RTL-Geschäftsführer Gerhard Zeiler, der für die Champions League bisher 50 bis 60 Millionen Euro pro Saison zahlt, schlug in einem Interview mit der Süddeutschen Zeitung dicke Pflöcke für weitere Verhandlungen ein: "Wir haben in den vergangenen Jahren ein Preisniveau erreicht, das mindestens um die Hälfte, wenn nicht noch deutlicher sinken muss", so Zeiler. "Wir können mit dem Fußball nicht auf Dauer Verlust machen."
Auch Helmut Thoma teilt Zeilers Meinung: "Fußball ist in allen europäischen Ländern viel zu teuer geworden. Die Verluste sind zweistellig, in dieser Form ist das nicht mehr zu tragen", so der frühere RTL-Geschäftsführer beim 7. Ispo-SportSponsoring-Kongress.
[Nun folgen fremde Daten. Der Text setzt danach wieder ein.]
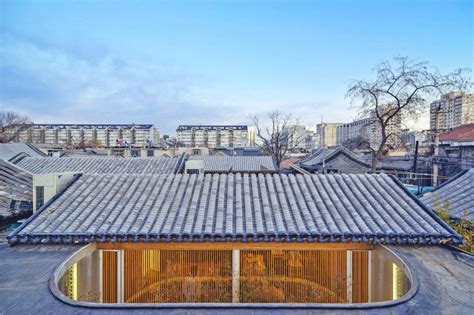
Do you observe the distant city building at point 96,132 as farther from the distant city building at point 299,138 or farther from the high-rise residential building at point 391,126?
the high-rise residential building at point 391,126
So spricht einiges dafür, dass der Druck auf die TV-Einnahmen der Bundesliga auch nach der Kirch-Krise nicht nachlässt - obwohl die Verantwortlichen gebetsmühlenartig die "Werthaltigkeit" des Produkts Bundesliga beschwören. Die Vereine müssen rigide Sparmaßnahmen ergreifen. "Bereits heute sind unter den Erstliga-Klubs einige echte Restrukturierungsfälle nicht nur der 1. FC Kaiserslautern", warnt Unternehmensberater Björn Bloching.